—Monsieur ne partira pas sans boire à notre santé, dit-elle en se levant pour chercher un verre, priez-le donc de rester un instant, monsieur Marc.
—C’est juste, reprit le garçon de bureau, avance ici, Furet; c’est du bordeaux... et du bouché!
—Pardon, excuse, dit le Furet, c’est que j’ai déjà déjeuné avec le gros Georges.
—N’importe, n’importe, insinua M. Brousmiche, qui, à l’invitation de Françoise avait refermé la porte; le bordeaux est comme le lézard, c’est un ami de l’homme. Aussi les anciens l’avaient appelé le lait des vieillards. Approchez, Monsieur, je vous en prie.

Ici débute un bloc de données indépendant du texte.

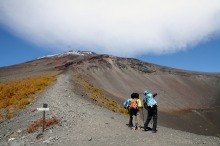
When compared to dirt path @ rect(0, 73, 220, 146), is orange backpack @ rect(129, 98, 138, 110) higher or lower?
higher

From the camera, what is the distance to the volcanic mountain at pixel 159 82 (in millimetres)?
55875

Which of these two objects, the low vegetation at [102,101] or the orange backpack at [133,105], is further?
the low vegetation at [102,101]

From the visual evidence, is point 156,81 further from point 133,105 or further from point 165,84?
point 133,105

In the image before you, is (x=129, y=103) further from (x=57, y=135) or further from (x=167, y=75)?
(x=167, y=75)

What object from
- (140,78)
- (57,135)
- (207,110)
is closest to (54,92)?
(57,135)

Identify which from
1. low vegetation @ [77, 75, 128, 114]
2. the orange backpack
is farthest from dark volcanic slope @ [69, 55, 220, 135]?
the orange backpack

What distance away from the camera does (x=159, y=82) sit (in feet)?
241

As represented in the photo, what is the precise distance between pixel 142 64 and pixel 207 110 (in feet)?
90.0

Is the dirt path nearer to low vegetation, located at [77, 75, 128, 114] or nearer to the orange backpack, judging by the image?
the orange backpack

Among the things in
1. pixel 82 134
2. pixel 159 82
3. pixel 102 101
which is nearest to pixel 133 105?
pixel 82 134

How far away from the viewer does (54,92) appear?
23984 mm

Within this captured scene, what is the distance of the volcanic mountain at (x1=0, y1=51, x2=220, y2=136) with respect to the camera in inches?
2200

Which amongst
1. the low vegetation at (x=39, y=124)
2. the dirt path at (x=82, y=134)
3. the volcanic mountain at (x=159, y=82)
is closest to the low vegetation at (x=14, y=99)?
the dirt path at (x=82, y=134)

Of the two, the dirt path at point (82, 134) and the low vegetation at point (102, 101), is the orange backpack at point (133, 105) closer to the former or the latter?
the dirt path at point (82, 134)
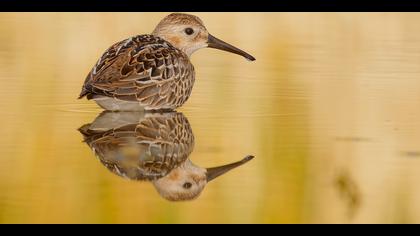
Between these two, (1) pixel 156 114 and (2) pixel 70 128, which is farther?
(1) pixel 156 114

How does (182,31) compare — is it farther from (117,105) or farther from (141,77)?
(117,105)

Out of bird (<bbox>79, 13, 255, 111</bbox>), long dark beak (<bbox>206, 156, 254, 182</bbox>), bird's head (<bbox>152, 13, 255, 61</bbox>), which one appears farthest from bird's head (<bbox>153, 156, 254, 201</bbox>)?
bird's head (<bbox>152, 13, 255, 61</bbox>)

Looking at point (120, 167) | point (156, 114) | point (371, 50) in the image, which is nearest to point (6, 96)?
point (156, 114)

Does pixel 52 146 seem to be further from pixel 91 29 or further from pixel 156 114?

Le Furet céda, on s’excusant, prit le verre que Françoise lui offrait et s’approcha de la table.
M. Michel, qui était resté jusqu’alors étranger à la conversation, se leva la bouteille à la main pour lui verser à boire; mais à sa vue, le Furet demeura le bras tendu, les yeux grands ouverts, et comme pétrifié par la surprise.
—Qu’as-tu donc? demanda Marc.
—Ce que j’ai, répéta l’homme à la veste, dont les regards restaient attachés sur le vieillard, c’est que... il me semble... oui... je ne me trompe pas... j’ai déjà vu monsieur.
—Moi, dit M. Michel en souriant, et quand cela?
—Dans le temps que j’étais gardien à Vanvres.